Only one IOVEC required the mechanism, and there, for a very specalized reason (as you note) - a shortage of file descriptors. By moving that complexity into the FILE IOVEC, BFD proper was simplified.


When it turns out that a generalized FD-cache mechanism is needed then, the person needing the mechanism can add it :-) (at present we've only memory, FILE and GDB-inferior IOVECs and only FILE has the problems).

Anyway, and regardless, I think that such a mechanism belongs in the lower layers (IOVEC) and should not be directly tied to BFD. By keeping it separate from BFD clients (i.e., GDB) use the underlying FD-cache to manage other open files - the source code.

I
don't think this is the right decision.  Since we're making an abstract I/O
API that is modelled on the standard FILE * functions, and since the caching
functionality that already exists works using FILE * functions, it would
make more sense to me if the caching remained layered *over* the iovec
abstraction.  That way caching could be applied to any iovec regardless of
the underlying IO method, couldn't it?  The iovec should maybe contain a
flag to indicate to the caching layer whether bfd-fd-caching is a win or not
for the underlying IO method.


I also want to talk about the approach to iovecs with limited
functionality - read-only, for instance, since you introduce one of those
later. ISTM that there are three sensible ways of handling this situation:

ISTM?


1) You can specify that every iovec has to have the function pointers set
for every callback, and supply dummy routines that return error indications
for functionality such as bwrite () that doesn't exist;

2) You can specify that if a function isn't provided the pointer in the
iovec should be NULL, and include a guard test at every site that calls
through the iovec table; or

3) Same as 2), but you provide a set of wrappers, so instead of calling

+ nwrote = abfd->iovec->bwrite (abfd, ptr, size);

you'd say

+ nwrote = bfd_iovec_bwrite (abfd->iovec, abfd, ptr, size);

and supply a wrapper function that incorporates the error checking from 1)

+file_ptr
+bfd_iovec_bwrite (struct iovec *vec, struct bfd *abfd,
+	      const void *where, file_ptr nbytes )
+{
+  if (vec->bwrite)
+    return vec->bwrite (abfd, where, nbytes);
+  return -1;
+}

thereby consolidating all the error checking for all iovecs with
unimplemented functions in one place. I haven't verified if you'd ever need
to pass in an iovec that wasn't the one from abfd, or if you could even
simplify it to


+ nwrote = bfd_iovec_bwrite (abfd, ptr, size);

+file_ptr
+bfd_iovec_bwrite (struct bfd *abfd,
+	      const void *where, file_ptr nbytes )
+{
+  if (abfd && abfd->vec && abfd->vec->bwrite)
+    return abfd->vec->bwrite (abfd, where, nbytes);
+  return -1;
+}

As you note, each has advantages and disadvantages. Where the interface external I'd have done what you suggest. It isn't so I made it as simple and sparse as possible.
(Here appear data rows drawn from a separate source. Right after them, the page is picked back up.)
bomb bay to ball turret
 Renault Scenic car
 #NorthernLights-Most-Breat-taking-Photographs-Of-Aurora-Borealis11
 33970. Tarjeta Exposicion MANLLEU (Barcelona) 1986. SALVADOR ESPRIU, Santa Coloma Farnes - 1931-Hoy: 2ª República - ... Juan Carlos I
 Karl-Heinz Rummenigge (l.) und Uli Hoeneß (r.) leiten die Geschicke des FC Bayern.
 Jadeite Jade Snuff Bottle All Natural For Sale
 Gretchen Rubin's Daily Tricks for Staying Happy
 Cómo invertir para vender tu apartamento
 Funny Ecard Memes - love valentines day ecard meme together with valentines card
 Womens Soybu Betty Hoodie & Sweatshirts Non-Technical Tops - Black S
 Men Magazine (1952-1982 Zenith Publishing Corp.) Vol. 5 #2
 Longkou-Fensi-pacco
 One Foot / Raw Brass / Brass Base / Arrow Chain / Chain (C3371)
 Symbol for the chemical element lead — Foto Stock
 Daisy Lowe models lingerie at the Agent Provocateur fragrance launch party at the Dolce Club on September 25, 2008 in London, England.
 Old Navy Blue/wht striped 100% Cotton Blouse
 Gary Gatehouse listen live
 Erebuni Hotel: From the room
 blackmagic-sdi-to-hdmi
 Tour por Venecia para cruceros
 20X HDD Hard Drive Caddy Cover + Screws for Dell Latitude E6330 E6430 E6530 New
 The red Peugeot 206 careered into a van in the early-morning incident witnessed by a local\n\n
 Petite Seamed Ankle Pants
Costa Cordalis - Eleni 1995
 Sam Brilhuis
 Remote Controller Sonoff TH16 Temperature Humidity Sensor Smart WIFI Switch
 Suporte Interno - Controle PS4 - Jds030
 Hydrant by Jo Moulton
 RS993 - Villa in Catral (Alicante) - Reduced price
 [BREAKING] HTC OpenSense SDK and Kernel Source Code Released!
Also, one of the long ago original threads expressed concern at the call overhead (Ok I don't be believe it to be significant), but hey this looks leaner :-)

  (BTW, since this is an internal function, it should maybe actually be
called _bfd_iovec_bwrite instead.)

  I'm curious to know the reasoning behind your design decisions.  To me it
seems that 3) is the cleanest and most generalized abstraction, and probably
more future-proof / maintainable; the extra layer of wrappers may seem a bit
of an overhead, but IMO it's pretty trivial compared to the actual io
operation that's going to be taking place, and it provides a more robust
interface for future iovecs that people may implement.

Finally,

------->snip!<------- @@ -415,7 +593,12 @@
if (! BFD_SEND (abfd, _close_and_cleanup, (abfd)))
return FALSE;
- ret = bfd_cache_close (abfd);
+ /* FIXME: cagney/2004-02-15: Need to implement a BFD_IN_MEMORY io
+ vector. */
+ if (!(abfd->flags & BFD_IN_MEMORY))
+ ret = abfd->iovec->bclose (abfd);
+ else
+ ret = 0;
------->snip!<-------


Isn't it likely to break something if you check this in without doing so?

I'm lost. It's the memmory code, that's going to need many changes.